-- TAREA REQUERIDA A --
Resume en dos oraciones el fragmento sobre el duelo judicial entre una parte y un testigo.

-- FRAGMENTO PARA LEER --
════════════════

Del duelo judicial entre una de las partes y uno de los testigos

Beaumanoir dice (1) que si un hombre veía que algún testigo iba a declarar contra él, podía recusarlo manifestando a los jueces que la parte contraria se valía de un testigo falso y calumniador, y si el testigo quería sostener la querella, daba las prendas de batalla. No se abría ya ninguna información, porque si el testigo era vencido quedaba sentado que la parte había producido un testigo falso y perdía su pleito.

Era menester que no se dejara jurar al segundo testigo, porque una vez que diera su testimonio habría terminado el asunto por la deposición de dos testigos; pero impedida la del segundo, la del primero resultaba inútil.

════════════════

Datos registrados:

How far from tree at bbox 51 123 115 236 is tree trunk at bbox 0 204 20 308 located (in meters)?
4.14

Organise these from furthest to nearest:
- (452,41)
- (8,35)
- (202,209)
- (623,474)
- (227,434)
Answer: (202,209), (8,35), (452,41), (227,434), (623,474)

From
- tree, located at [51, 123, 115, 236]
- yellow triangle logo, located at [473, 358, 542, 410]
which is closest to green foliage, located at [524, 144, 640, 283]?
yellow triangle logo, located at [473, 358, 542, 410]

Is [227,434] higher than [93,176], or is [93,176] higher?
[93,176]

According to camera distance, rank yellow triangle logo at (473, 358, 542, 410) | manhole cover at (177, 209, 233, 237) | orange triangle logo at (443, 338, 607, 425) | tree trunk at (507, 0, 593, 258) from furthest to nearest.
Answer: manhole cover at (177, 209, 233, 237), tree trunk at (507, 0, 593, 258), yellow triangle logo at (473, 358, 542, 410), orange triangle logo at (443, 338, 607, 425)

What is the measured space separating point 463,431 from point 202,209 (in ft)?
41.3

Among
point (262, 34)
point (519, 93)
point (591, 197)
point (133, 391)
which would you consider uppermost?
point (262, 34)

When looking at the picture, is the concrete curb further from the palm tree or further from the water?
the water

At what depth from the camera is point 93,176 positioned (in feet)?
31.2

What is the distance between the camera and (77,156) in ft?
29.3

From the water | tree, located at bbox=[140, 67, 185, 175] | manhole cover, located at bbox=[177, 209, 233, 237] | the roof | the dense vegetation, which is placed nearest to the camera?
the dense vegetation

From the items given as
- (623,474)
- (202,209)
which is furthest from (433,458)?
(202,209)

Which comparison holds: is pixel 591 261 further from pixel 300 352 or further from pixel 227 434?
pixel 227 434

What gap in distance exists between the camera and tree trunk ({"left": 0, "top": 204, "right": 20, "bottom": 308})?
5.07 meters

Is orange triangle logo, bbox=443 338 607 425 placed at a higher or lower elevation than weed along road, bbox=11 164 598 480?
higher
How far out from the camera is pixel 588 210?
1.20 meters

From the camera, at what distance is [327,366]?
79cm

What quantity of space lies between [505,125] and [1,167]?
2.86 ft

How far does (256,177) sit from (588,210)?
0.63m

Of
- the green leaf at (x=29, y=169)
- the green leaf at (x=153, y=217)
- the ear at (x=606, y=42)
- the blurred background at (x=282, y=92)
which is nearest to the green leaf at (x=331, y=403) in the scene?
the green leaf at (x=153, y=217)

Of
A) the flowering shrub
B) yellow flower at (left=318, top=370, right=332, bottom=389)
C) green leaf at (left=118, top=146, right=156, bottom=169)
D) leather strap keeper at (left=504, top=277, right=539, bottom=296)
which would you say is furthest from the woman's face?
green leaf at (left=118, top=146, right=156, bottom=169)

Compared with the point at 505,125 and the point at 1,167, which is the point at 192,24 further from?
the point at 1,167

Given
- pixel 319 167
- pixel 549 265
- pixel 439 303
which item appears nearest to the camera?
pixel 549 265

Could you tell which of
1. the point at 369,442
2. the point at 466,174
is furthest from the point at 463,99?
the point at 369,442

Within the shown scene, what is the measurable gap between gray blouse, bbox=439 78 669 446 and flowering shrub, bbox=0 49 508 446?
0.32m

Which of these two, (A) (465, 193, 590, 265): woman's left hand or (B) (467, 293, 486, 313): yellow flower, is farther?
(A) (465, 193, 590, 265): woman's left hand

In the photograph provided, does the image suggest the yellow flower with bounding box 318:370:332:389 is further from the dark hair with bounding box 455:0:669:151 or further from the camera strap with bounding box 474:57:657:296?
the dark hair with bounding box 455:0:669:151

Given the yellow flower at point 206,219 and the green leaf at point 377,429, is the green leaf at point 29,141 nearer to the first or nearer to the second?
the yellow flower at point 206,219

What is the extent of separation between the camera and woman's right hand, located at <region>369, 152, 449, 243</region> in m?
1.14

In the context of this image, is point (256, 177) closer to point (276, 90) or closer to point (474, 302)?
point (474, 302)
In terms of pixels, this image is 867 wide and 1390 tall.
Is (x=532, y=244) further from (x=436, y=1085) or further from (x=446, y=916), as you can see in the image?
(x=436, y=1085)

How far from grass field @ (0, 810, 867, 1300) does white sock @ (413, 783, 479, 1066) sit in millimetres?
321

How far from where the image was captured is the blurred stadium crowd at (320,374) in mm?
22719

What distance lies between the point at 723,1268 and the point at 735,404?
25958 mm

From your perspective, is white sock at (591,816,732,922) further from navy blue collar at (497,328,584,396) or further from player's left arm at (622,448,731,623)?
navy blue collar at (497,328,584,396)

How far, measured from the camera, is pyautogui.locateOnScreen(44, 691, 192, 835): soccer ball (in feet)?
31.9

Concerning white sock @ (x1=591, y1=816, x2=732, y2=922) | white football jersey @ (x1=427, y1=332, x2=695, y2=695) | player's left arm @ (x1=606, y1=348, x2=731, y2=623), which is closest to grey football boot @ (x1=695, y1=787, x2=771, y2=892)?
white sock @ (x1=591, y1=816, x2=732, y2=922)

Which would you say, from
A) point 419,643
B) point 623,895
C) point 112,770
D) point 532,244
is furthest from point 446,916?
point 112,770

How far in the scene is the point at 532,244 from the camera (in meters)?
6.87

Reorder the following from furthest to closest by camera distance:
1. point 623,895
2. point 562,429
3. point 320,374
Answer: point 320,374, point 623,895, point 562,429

════════════════

-- TAREA REQUERIDA B --
Dispón como lista JSON de cadenas, una por línea y omitiendo las líneas en blanco, la parte de los registros que va desde la línea que contiene "Reorder the following" hasta el final de los registros.

-- SOLUCIÓN A --
Según Beaumanoir, quien veía que un testigo iba a declarar en su contra podía recusarlo ante los jueces, alegando que la parte contraria se valía de un testigo falso y calumniador; si el testigo sostenía la querella se daban las prendas de batalla, y si resultaba vencido, la parte que lo había presentado perdía el pleito. Era menester impedir que jurara el segundo testigo, porque con la deposición de dos testigos el asunto quedaba terminado, mientras que sin la del segundo la del primero resultaba inútil.

-- SOLUCIÓN B --
[
  "Reorder the following from furthest to closest by camera distance:",
  "1. point 623,895",
  "2. point 562,429",
  "3. point 320,374",
  "Answer: point 320,374, point 623,895, point 562,429"
]